=== Text shown ===

If you’re not from Canada, you’re probably thinking those words aren’t quite right. But not only are they the words I learned as a kid, I was well into adulthood before I learned that there were American words that were different.

Huh.

The other thing that took me a long time to learn was exactly where Bonavista was. I mean, I could figure out it was on the opposite side of the country from Vancouver Island, but specifically where I wasn’t sure, and for some reason – mainly because the place just never came up outside of that song – I didn’t look it up.

Well, it’s in Newfoundland, on a peninsula about halfway between Twillingate and St. John’s. I still haven’t been to Bonavista. But I have seen many a good vista in Newfoundland. And I feel like doing one more word tasting on Newfoundland.

I’ll assume you can see that Bonavista means ‘good vista’ or ‘good view’ or ‘good sight’ – though, perhaps ironically, Bonavista is not named for the beautiful vistas you can see from it; it is named for being a beautiful sight itself, when seen from sea by an Italian explorer on an English ship in 1497. The story is that Giovanni Caboto (John Cabot, for Anglophiles), on at long last sighting land there, exclaimed “O buon vista!”

Yes, “buon”; bona is not standard Italian or Spanish or Portuguese – it’s Latin (and some regional varieties of Italian). But vista is not Latin; it’s Italian, and Spanish, and Portuguese, in all of which it means ‘sight’ or ‘view’, and in Italian it is also the feminine singular past participle of vedere, ‘see’. The Latin equivalent is visa, the feminine singular past participle of video, ‘I see’ (from which is also derived viso, ‘I behold’, which in turn gave the frequentative visito, which became English visit).

Well, in visiting Newfoundland, my wife and I (and our friends) have seen many sights and views, and good ones at that. There really is no substitute for climbing up on a rocky, mossy, juniper-covered hill and seeing the scene in person, in 360-degree Sensurround. You can watch all the video you want, but seeing just what others have recorded having seen is no substitute.

===

* **Stated problem A**
Answer these questions about the Bonavista passage.
(i) Where is Bonavista located?
(ii) In what year was Bonavista sighted from sea?
(iii) What word is given as the Latin equivalent of vista?
* **Stated problem B**
Repeat the part of the Bonavista passage that runs from "The other thing" down to "tasting on Newfoundland.".

=== Information given ===

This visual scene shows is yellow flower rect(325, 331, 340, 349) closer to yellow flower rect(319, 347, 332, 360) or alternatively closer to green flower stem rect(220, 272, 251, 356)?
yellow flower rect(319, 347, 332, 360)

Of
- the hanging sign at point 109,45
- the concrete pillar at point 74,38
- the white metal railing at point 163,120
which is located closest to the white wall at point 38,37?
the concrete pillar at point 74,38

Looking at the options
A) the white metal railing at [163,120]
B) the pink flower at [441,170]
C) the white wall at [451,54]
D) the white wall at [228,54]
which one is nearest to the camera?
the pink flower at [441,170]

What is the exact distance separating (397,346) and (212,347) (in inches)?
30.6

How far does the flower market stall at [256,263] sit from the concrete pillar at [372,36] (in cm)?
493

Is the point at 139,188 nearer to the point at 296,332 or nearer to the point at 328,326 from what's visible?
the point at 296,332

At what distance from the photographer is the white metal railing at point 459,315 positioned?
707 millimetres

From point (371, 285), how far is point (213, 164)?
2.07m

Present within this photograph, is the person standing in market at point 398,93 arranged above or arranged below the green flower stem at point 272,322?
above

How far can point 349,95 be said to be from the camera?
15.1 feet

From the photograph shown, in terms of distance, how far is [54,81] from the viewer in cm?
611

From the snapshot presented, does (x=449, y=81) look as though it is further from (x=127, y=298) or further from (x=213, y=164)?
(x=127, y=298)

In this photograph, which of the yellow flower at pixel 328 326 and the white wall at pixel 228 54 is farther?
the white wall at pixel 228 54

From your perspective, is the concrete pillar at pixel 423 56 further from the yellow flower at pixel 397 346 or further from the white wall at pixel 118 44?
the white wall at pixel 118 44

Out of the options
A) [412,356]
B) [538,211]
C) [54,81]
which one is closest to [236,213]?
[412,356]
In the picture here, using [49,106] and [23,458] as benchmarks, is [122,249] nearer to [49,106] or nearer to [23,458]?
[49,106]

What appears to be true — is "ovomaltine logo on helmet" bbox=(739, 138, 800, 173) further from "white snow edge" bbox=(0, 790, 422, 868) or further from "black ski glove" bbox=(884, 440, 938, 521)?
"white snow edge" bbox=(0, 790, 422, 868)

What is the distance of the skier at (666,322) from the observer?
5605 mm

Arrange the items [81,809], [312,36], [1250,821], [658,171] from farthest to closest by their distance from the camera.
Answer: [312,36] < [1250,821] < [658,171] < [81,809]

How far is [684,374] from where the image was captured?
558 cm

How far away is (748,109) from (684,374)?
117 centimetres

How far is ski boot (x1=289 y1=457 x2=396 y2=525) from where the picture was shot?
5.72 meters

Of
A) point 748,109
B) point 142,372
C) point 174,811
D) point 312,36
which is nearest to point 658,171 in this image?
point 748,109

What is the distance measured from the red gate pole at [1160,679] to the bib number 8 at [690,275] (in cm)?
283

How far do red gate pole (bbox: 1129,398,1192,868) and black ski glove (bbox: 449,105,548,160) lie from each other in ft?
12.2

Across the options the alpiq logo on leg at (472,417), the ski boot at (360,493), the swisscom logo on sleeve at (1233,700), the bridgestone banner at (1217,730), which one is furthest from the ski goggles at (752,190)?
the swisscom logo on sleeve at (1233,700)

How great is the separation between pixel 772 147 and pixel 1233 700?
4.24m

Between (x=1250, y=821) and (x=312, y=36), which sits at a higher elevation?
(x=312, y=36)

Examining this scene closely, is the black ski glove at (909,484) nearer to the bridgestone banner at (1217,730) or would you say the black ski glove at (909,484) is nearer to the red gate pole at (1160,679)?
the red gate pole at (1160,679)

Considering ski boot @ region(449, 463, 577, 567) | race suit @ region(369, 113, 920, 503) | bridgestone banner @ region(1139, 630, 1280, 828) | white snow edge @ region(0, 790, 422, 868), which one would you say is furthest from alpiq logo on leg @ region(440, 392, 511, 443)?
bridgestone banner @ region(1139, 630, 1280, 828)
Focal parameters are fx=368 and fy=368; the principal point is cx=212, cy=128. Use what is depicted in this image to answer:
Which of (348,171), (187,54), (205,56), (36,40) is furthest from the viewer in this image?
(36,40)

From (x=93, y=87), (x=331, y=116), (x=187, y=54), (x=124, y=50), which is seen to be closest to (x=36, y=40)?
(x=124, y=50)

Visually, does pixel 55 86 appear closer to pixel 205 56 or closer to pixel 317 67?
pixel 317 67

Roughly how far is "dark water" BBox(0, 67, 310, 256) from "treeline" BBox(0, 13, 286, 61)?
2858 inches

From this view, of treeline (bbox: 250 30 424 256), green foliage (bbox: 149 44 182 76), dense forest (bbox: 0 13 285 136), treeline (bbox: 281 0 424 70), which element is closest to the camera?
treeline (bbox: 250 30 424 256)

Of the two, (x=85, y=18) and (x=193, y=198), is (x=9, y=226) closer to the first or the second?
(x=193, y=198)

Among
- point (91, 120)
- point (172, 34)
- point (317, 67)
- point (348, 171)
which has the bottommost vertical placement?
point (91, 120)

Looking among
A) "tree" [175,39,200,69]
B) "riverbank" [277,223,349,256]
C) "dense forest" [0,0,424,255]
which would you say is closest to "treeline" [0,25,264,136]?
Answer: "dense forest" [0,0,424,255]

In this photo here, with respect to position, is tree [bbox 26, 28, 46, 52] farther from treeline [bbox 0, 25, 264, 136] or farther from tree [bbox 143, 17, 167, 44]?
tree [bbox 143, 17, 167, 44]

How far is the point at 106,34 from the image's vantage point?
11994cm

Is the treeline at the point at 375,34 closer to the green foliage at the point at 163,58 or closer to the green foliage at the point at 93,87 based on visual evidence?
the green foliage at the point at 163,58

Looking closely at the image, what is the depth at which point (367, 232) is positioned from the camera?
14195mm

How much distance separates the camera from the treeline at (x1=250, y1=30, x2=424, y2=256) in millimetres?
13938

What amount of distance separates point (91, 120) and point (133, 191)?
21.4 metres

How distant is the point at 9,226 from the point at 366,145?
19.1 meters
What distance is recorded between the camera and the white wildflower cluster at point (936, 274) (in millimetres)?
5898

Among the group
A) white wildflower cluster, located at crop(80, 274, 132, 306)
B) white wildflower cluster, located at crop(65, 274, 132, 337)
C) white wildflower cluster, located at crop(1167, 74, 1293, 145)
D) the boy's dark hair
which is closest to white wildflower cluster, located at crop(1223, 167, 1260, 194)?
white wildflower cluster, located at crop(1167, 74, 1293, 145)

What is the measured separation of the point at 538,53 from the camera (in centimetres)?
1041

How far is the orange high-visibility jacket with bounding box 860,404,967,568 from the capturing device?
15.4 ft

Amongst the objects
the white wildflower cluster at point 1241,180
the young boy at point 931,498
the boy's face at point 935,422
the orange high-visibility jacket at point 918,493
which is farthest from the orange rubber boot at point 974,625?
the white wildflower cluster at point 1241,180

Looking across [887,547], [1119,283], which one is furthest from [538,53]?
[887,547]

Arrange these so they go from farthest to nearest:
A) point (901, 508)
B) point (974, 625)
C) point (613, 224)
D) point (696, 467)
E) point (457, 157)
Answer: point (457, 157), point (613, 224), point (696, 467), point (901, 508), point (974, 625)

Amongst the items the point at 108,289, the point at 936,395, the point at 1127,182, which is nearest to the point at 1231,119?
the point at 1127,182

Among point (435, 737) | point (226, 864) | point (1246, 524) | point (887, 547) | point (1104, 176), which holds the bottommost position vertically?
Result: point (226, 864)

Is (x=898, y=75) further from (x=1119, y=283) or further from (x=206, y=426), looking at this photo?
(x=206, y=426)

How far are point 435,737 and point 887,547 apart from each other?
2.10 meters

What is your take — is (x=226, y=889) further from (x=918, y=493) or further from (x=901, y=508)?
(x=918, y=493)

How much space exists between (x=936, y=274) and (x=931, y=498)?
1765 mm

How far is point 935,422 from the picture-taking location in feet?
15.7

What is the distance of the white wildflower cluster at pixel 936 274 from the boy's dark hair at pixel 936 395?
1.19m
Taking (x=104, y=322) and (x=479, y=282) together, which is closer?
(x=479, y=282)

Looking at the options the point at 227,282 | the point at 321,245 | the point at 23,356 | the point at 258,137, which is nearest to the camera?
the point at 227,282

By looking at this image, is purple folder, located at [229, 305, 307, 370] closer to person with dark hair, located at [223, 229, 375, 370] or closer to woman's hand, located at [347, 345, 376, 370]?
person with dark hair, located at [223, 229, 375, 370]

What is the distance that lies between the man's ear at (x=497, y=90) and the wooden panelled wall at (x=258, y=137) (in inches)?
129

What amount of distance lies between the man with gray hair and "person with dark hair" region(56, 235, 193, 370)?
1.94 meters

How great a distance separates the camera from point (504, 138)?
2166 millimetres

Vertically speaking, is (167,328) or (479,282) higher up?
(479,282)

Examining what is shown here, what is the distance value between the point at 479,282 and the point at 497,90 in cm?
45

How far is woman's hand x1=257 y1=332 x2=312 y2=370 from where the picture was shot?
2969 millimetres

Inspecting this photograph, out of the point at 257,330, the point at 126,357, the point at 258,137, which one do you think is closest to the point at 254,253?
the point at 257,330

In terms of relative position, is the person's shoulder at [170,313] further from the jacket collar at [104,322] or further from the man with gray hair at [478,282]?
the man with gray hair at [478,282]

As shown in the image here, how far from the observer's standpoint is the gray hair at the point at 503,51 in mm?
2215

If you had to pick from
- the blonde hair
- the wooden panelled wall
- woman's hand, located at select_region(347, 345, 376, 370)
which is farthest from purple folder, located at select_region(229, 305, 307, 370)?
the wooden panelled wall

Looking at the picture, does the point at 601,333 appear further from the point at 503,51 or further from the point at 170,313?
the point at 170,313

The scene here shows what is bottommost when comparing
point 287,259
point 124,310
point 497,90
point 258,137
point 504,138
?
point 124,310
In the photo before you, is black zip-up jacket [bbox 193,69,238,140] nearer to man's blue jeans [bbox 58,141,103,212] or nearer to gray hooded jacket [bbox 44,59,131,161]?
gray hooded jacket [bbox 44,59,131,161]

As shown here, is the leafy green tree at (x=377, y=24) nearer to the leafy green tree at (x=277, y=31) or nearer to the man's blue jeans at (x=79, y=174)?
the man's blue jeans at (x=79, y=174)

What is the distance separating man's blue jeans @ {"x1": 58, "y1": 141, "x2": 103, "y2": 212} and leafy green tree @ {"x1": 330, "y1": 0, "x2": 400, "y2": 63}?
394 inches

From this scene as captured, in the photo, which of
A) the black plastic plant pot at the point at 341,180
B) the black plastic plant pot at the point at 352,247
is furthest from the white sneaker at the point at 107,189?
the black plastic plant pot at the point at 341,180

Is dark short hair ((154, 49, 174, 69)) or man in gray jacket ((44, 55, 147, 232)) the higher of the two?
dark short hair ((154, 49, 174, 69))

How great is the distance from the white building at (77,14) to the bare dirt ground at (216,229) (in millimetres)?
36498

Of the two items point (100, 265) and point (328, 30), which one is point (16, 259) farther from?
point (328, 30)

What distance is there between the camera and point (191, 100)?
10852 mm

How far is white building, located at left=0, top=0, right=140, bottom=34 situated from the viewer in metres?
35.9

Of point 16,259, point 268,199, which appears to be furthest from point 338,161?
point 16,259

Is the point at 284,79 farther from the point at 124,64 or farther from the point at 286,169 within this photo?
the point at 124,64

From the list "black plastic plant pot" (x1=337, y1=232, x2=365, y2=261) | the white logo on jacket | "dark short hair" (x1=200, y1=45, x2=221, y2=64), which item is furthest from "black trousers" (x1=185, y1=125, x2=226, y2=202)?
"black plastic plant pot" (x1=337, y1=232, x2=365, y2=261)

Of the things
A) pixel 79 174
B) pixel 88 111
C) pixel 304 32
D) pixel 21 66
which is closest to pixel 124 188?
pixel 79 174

===

* **Task solution A**
(i) In Newfoundland, on a peninsula about halfway between Twillingate and St. John's.
(ii) 1497.
(iii) Visa.

* **Task solution B**
The other thing that took me a long time to learn was exactly where Bonavista was. I mean, I could figure out it was on the opposite side of the country from Vancouver Island, but specifically where I wasn’t sure, and for some reason – mainly because the place just never came up outside of that song – I didn’t look it up.

Well, it’s in Newfoundland, on a peninsula about halfway between Twillingate and St. John’s. I still haven’t been to Bonavista. But I have seen many a good vista in Newfoundland. And I feel like doing one more word tasting on Newfoundland.